Dalam Alkitab kita mengenal Maria dan Marta, yang saat Lazarus saudaranya sakit, langsung menceritakannya kepada Yesus. Ketika Yesus datang empat hari setelah Lazarus meninggal, Marta dan Maria menyambut Yesus dengan berita kematian Lazarus, sambil menangis di hadapan-Nya.

Ketika Yesus melihat Maria menangis dan juga orang-orang Yahudi yang datang bersama-sama dia, maka masygullah hati-Nya.

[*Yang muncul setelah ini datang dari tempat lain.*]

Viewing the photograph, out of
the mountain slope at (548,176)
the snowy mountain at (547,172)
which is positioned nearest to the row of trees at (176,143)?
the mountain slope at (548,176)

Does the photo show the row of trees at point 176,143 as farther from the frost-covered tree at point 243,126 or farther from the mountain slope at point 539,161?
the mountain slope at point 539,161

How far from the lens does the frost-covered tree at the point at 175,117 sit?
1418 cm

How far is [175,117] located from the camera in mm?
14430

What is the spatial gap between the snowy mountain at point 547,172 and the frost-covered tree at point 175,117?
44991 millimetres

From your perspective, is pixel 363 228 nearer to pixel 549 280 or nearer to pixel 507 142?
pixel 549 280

Ia sangat terharu dan berkata: “Di manakah dia kamu baringkan?” Jawab mereka: “Tuhan, marilah dan lihatlah!” Maka menangislah Yesus. (Mrk. 11:33-35)

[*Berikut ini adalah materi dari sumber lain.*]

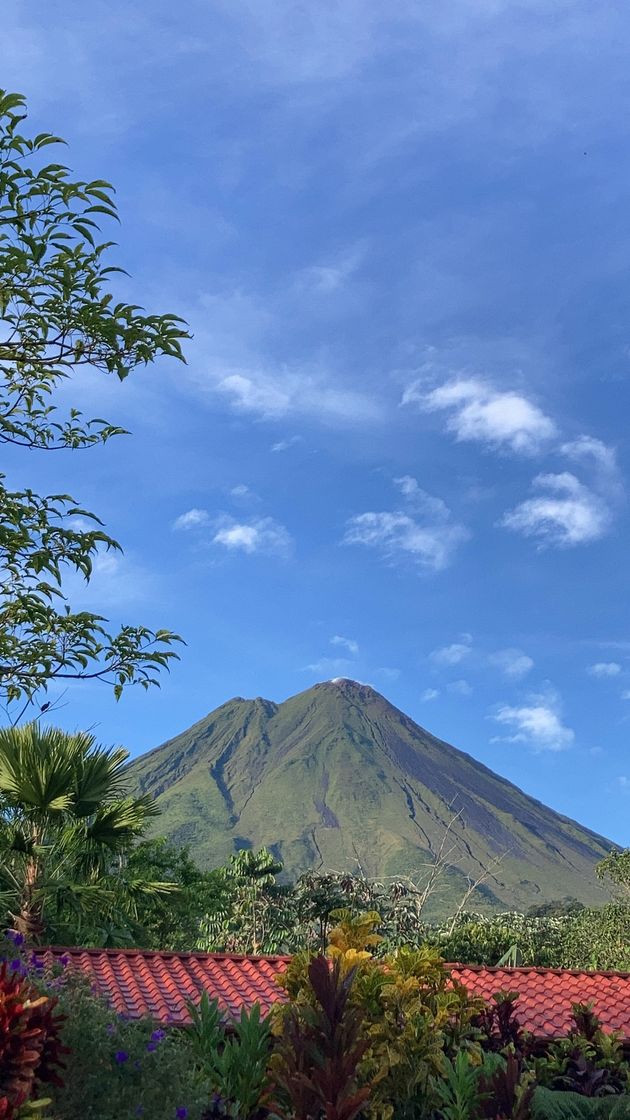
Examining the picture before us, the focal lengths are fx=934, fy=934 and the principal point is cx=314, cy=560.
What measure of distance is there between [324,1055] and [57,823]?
1041 cm

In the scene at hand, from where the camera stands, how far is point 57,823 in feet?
47.6

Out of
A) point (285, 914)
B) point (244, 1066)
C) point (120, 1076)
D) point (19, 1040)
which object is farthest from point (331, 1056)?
point (285, 914)

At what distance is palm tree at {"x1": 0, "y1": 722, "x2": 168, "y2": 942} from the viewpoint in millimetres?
13891

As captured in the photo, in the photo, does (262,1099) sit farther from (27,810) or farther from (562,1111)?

Yesus ikut menangis melihat orang banyak menangis, bukan menasihati agar mereka tetap tersenyum entah apa pun yang terjadi, karena Ia sangat mengasihi ketiga bersaudara itu sehingga turut merasakan dukacita mendalam mereka.

Lalu ada pula Daud, yang banyak menuliskan kesesakan, kesulitan, dan kesengsaraannya dalam Kitab Mazmur: “Di waktu petang, pagi, dan tengah hari aku cemas dan menangis” (Mzm. 55:18a).

Dan setiap kali usai berkeluh kesah kepada Tuhan, Daud akan menuliskan mazmur pujian, karena “Ia mendengar suara [Daud]. Ia membebaskan [Daud] dengan aman” (Mzm. 55:18b-19a). Tuhan sama sekali tidak berkeberatan mendengar jerit tangis manusia yang percaya dan berseru kepada-Nya.

Jadi, janganlah ragu untuk berkeluh kesah dan menangis di hadapan Tuhan Yesus Kristus, karena Ia mahatahu dan maha mengerti seluruh isi hati kita bahkan sebelum kita mengatakannya. Ia tak akan pernah bosan mendengar cerita kita, asal kita tidak pernah lupa mengucap syukur atas setiap pertolongan yang diberikan-Nya dan atas setiap berkat, sekecil apa pun, yang dilimpahkan-Nya.